One of the biggest trends of 2019 is the partnership between robots and humans. "The human element will never go away," Schawbel said. HR will continue to manage the human workforce, and information technology (IT) teams will manage the robots. "The big opportunity moving forward is for HR to partner with IT and even other departments … in order to collaborate and manage the human experience," he said.
2. Creating flexible work schedules.
"Flexibility is something that we want because we're working more hours than ever before," he said. Regardless of age or generation, employees want to have a life outside of work.
3. Taking a stand on social issues.
Younger workers, especially, want to work for companies that are making a positive difference in the world, Schawbel said. Companies that take a stand on social issues will be unpopular with some people, he noted, but if they want to attract the right talent, they have almost no choice.
4. Improving gender diversity.
Compared to men, few women hold executive positions. The New York Times reported that "fewer women run big companies than men named John." That's the bad news. "The great news," Schawbel said, "is that countries are getting involved, companies are getting involved, and it looks like changes are on the horizon."
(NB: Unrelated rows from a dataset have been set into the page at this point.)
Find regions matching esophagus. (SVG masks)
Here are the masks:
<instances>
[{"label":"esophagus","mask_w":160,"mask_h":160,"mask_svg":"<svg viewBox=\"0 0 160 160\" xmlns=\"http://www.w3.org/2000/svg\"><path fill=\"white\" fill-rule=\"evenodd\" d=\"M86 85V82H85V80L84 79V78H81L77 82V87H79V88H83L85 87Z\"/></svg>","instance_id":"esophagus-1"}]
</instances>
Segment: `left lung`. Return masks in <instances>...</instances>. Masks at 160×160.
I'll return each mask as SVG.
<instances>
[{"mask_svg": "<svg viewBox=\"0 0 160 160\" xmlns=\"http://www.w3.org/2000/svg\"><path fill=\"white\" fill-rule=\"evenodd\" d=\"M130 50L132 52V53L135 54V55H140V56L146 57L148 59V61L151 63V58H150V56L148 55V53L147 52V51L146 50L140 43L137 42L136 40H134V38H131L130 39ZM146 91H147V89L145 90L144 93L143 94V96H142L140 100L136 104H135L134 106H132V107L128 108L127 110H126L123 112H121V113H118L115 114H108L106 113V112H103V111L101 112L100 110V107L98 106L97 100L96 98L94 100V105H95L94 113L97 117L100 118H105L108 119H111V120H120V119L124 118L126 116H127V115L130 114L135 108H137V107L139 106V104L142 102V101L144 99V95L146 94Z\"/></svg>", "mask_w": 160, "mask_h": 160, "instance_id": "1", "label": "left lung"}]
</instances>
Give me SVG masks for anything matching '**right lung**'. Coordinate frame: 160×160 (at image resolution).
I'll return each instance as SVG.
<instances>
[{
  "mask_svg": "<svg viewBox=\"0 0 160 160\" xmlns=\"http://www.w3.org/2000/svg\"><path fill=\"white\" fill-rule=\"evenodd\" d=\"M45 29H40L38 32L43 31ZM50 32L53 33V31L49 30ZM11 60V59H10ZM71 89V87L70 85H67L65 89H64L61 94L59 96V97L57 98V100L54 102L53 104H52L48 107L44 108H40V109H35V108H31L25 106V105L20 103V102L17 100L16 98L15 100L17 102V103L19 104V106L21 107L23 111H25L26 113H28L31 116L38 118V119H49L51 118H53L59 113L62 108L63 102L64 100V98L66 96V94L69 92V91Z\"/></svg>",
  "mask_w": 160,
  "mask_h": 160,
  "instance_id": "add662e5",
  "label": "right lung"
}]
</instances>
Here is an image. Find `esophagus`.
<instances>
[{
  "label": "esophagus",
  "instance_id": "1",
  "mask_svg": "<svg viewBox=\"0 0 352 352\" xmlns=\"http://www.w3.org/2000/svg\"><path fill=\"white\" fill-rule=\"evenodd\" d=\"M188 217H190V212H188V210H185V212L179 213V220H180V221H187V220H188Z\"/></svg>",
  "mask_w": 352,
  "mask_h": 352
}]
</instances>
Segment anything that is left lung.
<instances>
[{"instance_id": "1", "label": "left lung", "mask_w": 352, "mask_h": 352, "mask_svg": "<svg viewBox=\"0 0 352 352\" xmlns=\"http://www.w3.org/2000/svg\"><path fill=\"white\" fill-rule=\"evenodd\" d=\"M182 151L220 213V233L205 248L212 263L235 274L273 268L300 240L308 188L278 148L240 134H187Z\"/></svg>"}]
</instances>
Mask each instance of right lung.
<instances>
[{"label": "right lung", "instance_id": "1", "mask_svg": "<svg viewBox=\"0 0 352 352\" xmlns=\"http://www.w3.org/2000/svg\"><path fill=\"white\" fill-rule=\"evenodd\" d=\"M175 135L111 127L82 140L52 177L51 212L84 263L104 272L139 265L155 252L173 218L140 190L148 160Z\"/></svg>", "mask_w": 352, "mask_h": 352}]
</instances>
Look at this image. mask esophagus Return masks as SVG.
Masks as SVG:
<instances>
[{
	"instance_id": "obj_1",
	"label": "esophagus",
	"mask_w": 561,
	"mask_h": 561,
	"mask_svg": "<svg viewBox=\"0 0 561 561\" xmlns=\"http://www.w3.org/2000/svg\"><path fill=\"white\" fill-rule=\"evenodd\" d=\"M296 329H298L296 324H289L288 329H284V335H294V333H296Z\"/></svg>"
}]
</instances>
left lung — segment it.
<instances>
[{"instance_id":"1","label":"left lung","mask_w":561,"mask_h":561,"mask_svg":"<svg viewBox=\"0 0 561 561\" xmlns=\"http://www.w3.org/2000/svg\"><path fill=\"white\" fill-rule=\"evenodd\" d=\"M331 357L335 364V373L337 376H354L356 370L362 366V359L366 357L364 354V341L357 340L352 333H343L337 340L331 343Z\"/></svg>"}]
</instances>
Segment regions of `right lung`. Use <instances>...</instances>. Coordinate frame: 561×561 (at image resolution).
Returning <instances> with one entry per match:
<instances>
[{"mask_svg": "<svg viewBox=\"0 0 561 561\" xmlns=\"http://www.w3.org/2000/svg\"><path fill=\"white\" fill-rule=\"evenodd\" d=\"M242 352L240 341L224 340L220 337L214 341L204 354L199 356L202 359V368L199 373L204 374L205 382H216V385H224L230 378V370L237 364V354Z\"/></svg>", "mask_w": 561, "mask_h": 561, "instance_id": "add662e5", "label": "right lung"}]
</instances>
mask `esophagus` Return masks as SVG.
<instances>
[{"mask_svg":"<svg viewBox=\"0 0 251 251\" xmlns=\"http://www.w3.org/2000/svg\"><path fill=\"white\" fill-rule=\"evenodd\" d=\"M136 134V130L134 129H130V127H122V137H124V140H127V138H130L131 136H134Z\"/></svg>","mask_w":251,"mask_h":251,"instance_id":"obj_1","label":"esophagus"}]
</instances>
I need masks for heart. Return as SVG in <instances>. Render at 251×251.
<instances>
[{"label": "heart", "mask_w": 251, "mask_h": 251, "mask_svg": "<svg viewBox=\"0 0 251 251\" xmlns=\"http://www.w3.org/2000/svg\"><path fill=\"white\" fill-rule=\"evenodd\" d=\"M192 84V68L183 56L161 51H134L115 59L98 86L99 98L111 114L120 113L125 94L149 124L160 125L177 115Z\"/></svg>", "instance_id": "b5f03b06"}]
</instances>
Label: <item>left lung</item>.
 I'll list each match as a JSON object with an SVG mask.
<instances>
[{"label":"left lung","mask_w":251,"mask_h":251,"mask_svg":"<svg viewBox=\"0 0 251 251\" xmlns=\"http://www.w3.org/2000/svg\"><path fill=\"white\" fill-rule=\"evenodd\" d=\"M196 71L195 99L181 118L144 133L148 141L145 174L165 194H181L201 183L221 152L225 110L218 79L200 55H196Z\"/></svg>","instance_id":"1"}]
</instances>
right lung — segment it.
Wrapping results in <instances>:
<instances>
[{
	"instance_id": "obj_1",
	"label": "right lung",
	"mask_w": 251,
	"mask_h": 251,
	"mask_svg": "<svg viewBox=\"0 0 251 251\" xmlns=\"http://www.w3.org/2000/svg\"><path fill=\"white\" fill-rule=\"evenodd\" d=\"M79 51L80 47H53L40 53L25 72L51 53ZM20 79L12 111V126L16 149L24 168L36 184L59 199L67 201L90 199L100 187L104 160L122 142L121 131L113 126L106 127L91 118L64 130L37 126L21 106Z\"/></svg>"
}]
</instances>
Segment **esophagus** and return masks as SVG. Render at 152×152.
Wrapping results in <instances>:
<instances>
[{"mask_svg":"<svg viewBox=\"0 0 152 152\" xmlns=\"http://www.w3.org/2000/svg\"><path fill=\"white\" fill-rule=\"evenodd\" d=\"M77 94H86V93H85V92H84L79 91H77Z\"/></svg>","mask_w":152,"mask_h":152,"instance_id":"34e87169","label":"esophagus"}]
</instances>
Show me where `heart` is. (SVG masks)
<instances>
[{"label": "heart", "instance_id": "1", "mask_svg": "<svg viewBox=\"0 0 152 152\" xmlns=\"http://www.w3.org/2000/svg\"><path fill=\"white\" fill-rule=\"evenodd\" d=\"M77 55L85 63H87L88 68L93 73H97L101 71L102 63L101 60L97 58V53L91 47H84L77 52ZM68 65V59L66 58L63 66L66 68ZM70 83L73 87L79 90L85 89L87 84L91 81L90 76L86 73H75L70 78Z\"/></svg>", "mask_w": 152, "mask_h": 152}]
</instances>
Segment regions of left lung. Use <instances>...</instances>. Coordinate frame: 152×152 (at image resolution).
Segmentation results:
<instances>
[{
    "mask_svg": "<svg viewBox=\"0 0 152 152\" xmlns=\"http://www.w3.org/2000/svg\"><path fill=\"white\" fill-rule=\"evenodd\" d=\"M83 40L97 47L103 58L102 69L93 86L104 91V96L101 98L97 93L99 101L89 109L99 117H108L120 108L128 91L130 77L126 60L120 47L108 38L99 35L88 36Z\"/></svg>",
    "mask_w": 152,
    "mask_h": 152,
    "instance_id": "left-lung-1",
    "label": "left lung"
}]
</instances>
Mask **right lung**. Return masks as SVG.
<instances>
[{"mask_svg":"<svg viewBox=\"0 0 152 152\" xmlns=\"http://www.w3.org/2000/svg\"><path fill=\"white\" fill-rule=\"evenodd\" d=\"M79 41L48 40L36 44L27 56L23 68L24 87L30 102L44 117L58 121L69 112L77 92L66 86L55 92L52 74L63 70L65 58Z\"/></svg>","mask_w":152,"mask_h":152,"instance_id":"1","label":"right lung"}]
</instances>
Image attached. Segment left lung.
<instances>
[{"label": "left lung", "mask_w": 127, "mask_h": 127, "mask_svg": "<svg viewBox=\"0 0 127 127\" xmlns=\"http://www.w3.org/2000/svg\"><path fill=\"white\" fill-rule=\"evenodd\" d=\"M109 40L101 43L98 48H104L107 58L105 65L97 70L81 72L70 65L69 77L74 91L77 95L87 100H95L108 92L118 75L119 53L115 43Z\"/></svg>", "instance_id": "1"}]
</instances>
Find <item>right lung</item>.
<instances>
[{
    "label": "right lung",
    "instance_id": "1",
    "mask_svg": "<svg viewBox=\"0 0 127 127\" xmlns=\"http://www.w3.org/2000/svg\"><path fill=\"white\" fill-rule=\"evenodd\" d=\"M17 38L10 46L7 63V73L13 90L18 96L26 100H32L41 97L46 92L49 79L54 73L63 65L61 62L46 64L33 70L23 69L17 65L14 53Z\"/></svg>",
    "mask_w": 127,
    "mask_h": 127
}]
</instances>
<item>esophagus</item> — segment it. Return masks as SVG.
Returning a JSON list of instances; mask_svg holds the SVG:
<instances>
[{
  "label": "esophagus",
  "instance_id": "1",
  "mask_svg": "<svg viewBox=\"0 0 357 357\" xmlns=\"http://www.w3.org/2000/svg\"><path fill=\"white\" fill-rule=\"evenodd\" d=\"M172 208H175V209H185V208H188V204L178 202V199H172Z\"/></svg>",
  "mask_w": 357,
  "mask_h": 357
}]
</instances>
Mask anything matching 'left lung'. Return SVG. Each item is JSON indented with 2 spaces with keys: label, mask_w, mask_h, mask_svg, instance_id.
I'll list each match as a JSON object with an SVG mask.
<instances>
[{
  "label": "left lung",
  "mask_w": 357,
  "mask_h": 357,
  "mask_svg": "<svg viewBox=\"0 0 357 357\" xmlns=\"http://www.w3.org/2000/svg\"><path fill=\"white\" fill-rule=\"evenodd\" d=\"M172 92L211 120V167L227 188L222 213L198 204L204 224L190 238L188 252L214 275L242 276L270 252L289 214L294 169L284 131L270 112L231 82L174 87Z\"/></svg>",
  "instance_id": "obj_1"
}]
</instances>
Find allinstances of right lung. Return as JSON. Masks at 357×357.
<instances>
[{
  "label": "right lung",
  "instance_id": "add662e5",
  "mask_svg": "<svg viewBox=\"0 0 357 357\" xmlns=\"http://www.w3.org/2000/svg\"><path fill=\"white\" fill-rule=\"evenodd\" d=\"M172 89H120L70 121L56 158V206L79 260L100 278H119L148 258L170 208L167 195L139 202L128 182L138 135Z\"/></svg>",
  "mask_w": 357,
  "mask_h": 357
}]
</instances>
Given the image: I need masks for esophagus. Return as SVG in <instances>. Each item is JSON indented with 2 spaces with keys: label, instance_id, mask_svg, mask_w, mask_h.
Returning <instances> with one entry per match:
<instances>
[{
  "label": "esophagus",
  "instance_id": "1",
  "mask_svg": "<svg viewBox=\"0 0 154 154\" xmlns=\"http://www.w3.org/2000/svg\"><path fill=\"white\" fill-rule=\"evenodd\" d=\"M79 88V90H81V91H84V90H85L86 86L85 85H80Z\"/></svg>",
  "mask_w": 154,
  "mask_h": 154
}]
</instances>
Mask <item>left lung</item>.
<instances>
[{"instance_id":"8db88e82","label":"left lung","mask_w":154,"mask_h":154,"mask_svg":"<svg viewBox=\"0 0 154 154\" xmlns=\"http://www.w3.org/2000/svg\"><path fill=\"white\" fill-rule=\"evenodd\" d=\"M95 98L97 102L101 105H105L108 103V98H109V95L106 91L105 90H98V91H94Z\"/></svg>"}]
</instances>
5. Investing in mental health.
Many people either have mental disorders or interact with someone who does, and mental health is becoming less stigmatized as more people speak publicly on the topic. Britain's Prince Harry, for example, is partnering with Oprah Winfrey and Apple on a series about mental health and has also asked employers in the United Kingdom to sign a pledge to take a stand on this issue. Schawbel noted that employers who sign the pledge signal to employees that they take mental health seriously.
6. Addressing the loneliness of remote workers.
Many employees today can work from wherever they want. Remote work is great—and employers need to promote flexibility—but there is a cost, Schawbel said. The isolation employees feel when they don't interact enough with co-workers may cause them to check out. Investing in offsite and team-building events can help. Connecting with remote workers in person even once a year can make a huge difference and build trust, he noted.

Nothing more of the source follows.